The correlation_id ties related events together across a multi-step agent workflow. When an orchestrator triggers agent A, which triggers agent B, all events share the same correlation ID for end-to-end tracing.

Event Sourcing: The Complete Agent Audit Trail

Event sourcing stores every state change as an immutable event rather than overwriting the current state.
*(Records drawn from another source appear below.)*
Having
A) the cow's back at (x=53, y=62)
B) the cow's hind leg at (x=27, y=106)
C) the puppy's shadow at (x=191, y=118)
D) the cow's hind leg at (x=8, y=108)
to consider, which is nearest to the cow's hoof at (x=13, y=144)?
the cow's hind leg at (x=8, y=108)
For AI agents, this is valuable because you can replay the exact sequence of decisions an agent made — which tools it called, what results it received, and how it reasoned through each step.

from collections import defaultdict

class AgentEventStore:
    def __init__(self):
        self._events: dict[str, list[AgentEvent]] = defaultdict(list)
        self._global_log: list[AgentEvent] = []

    def append(self, event: AgentEvent):
        self._events[event.correlation_id].append(event)
        self._global_log.append(event)

    def get_run_history(self, correlation_id: str) -> list[AgentEvent]:
        return list(self._events.get(correlation_id, []))

    def replay_agent_state(self, correlation_id: str) -> dict:
        """Rebuild agent state by replaying events."""
        state = {
            "status": "unknown",
            "tools_called": [],
            "tokens_used": 0,
            "errors": [],
            "result": None,
        }

        for event in self.get_run_history(correlation_id):
            if event.event_type == EventType.AGENT_STARTED:
                state["status"] = "running"
            elif event.event_type == EventType.TOOL_CALLED:
                state["tools_called"].append(event.payload["tool_name"])
            elif event.event_type == EventType.TOKENS_GENERATED:
                state["tokens_used"] += event.payload.get("count", 0)
            elif event.event_type == EventType.AGENT_COMPLETED:
                state["status"] = "completed"
                state["result"] = event.payload.get("result")
            elif event.event_type == EventType.AGENT_FAILED:
                state["status"] = "failed"
                state["errors"].append(event.payload.get("error"))

        return state

The replay_agent_state method reconstructs the final state from the event sequence. This is powerful for debugging — you can replay a failed agent run event by event to find exactly where it went wrong.

See AI Voice Agents Handle Real Calls

Book a free demo or calculate how much you can save with AI voice automation.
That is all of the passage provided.